Science is all around us, whether we see it or not, from the simple chemistry that turns carbon dioxide into oxygen to the invisible forces that push and pull to keep everything from falling apart. We can only imagine these forces at work, or at best, visualize them in diagrams and 3D models, but they will always remain alien to us and, to some extent, unimportant. Just like natural elements and phenomena can inspire magnificent works of art and designs, these invisible forces, too, can become wellsprings of inspiration in their own right. This chandelier, for example, offers a stunning representation of one of the most powerful forces in the universe that keeps planets and stars from flying away and bumping into each other.

Designer: Richard Clarkson

Unlike other forces like magnetism that can sometimes be visualized through magnetic fields, gravity isn’t easily represented other than through arrows and lines. Most of us probably think of graving as something like a string that pulls heavenly bodies toward another, depending on their mass. It’s an oversimplification of Newtonian gravity, of course, but it isn’t the only way to think about gravity.

The genius that was Albert Einstein describes gravity as a sort of distortion instead, specifically a warping not just of space but also of time. This “gravity well” moves along with a mass, and if it’s a large mass, it pulls smaller masses along the curves or distortions it creates, causing that same gravitational effect described earlier. This more dynamic representation of gravity is what this chandelier tries to make real, freezing the pull of planets in time and turning it into a lighting fixture that is easily a sculptural piece of art as well.

Three handblown glass spheres of different sizes represent planets and other heavenly bodies that cause the deformation of time-space. Made from borosilicate glass, the spheres are made to be resistant to thermal shock, a fitting analogy to the weathered planets they represent. And just like different planets have different compositions, these spheres can be any combination of clear or frosted glass, complementing each other with their contrasting transparencies.

A frosted acrylic disc serves as the sphere’s resting place, with grooves to hold the glass balls in place. This makes it look like the disc is being deformed by the mass of these objects, creating a visual representation of Einstein’s gravitational well. A single light source, which works with any standard E26-compatible bulb, can be placed anywhere above. Depending on its position, the chandelier can reflect, refract, or diffuse the light, creating an almost eerie yet mystical glow, also like the gentle lights of celestial bodies in the night sky.

The Gravity Well Chandelier offers a stunning visualization of abstract scientific theories that can accentuate any space. It’s a conversation starter for anyone, whether they’re immersed in modern physics, art, or anything in between. It’s almost like a science lesson wrapped in a beautiful lighting fixture, standing as a statement to the beauty of science and the natural world that remain untapped even today.

* Provided information
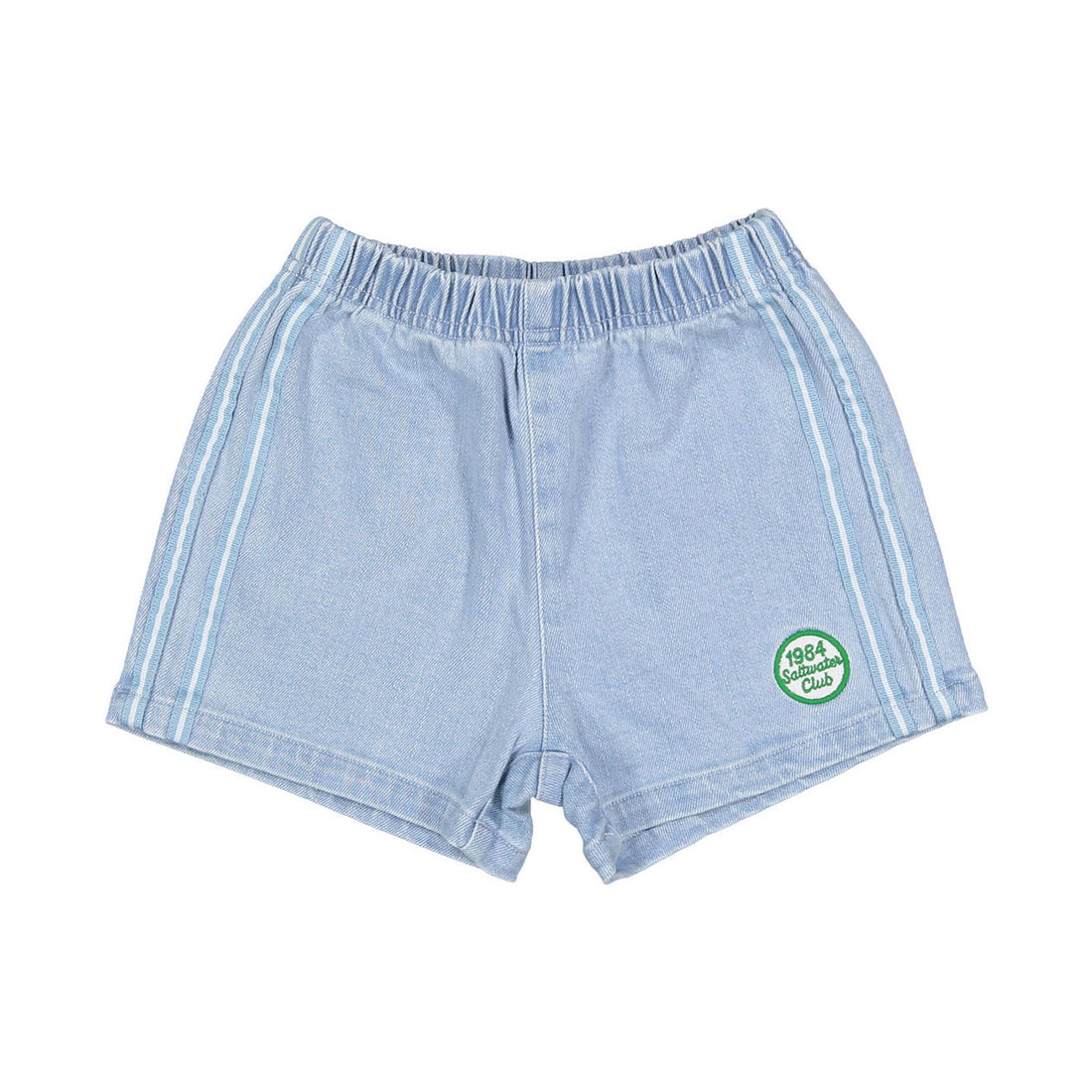1984 Denim Saltwater Short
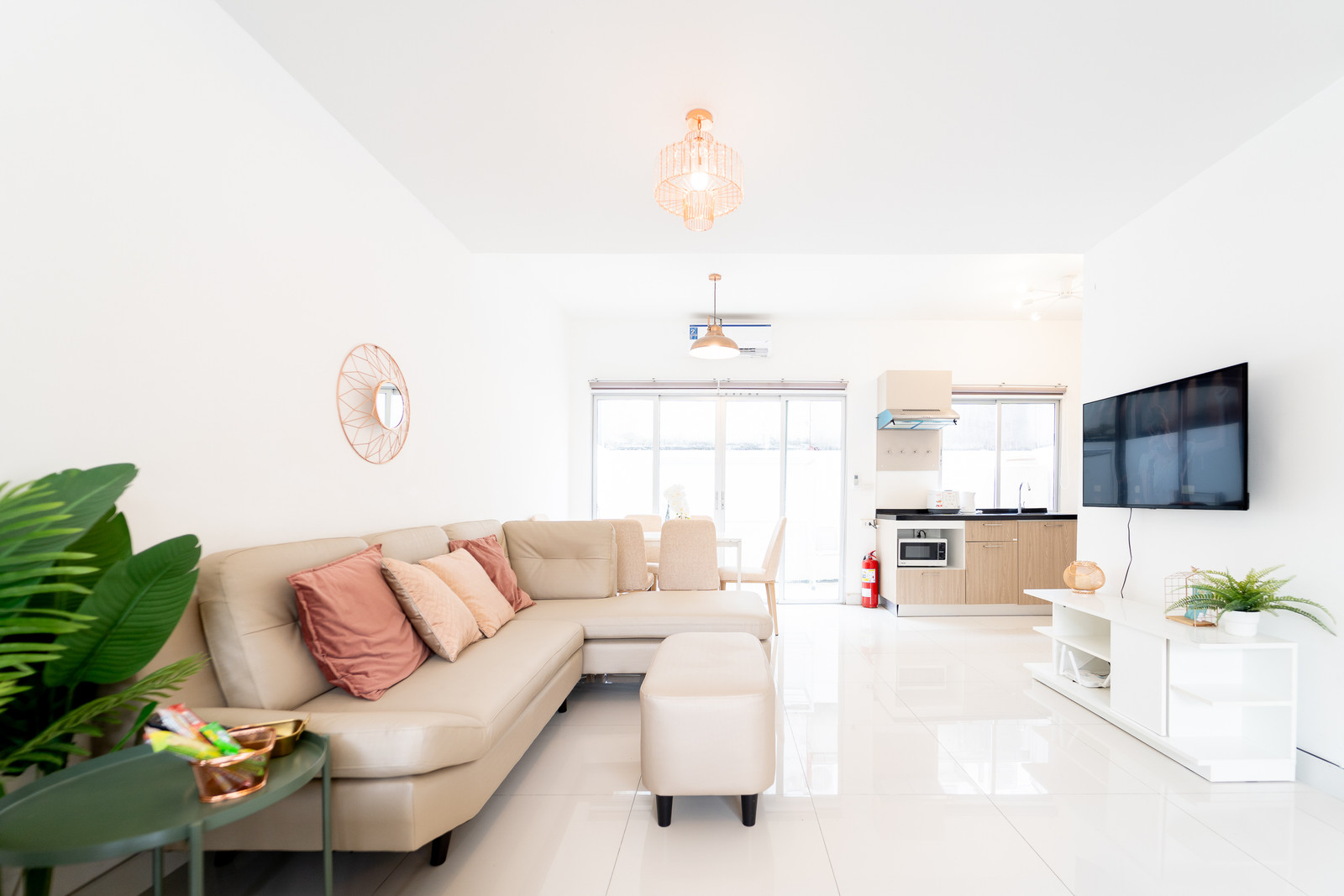 1-Month Rental | 3BR House | 2 Min to MRT Lake Muang Thong Thani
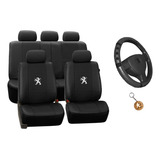 Capas Banco Couro Peugeot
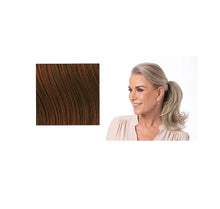 Load image into Gallery viewer, Toni Brattin Pony Layered Flip - DARK RED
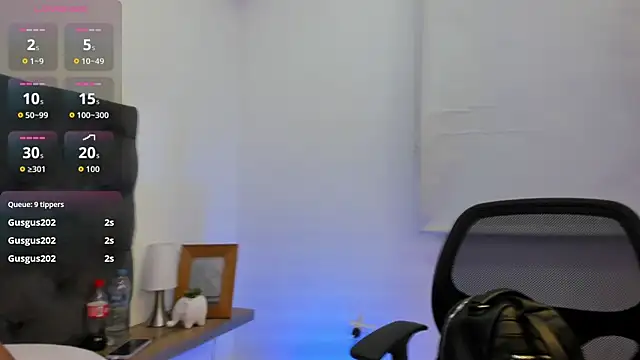 MADISON_COX1 现场XXX聊天
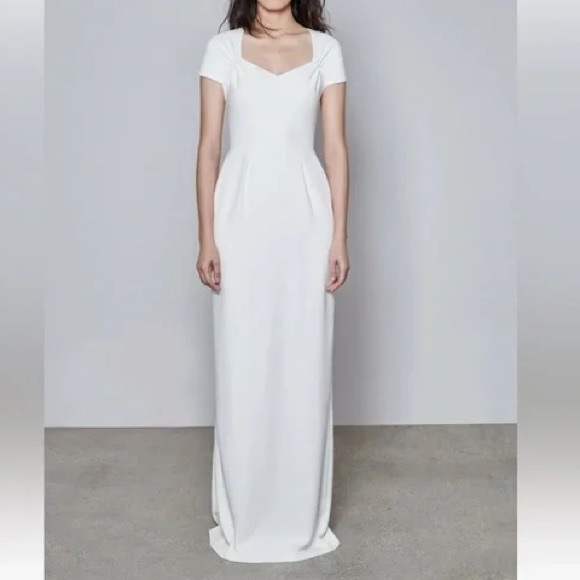 US2/4 Stella McCartney Gorgeous wedding/ party dress NWT - Picture 2 of 13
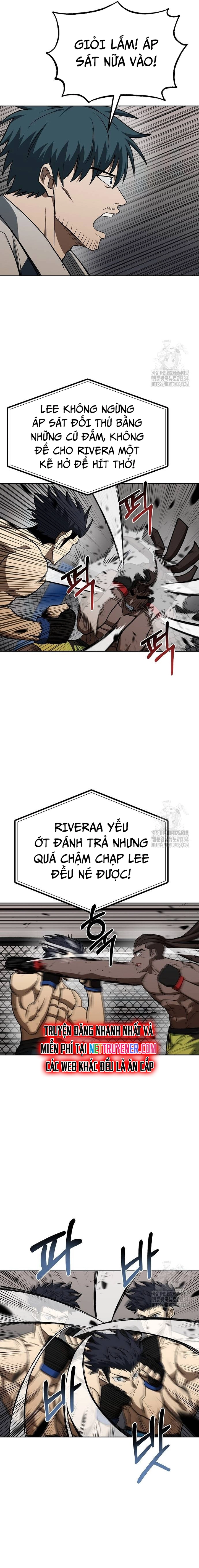 Vua Võ Đài Chap 113 - Next Chap 114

* Exercise aim
Please update the chandelier text, restating it starting with "Three handblown glass" and going on through "their contrasting transparencies.", with "spheres" changed to "orbs".

* Answer to this exercise
Three handblown glass orbs of different sizes represent planets and other heavenly bodies that cause the deformation of time-space. Made from borosilicate glass, the orbs are made to be resistant to thermal shock, a fitting analogy to the weathered planets they represent. And just like different planets have different compositions, these orbs can be any combination of clear or frosted glass, complementing each other with their contrasting transparencies.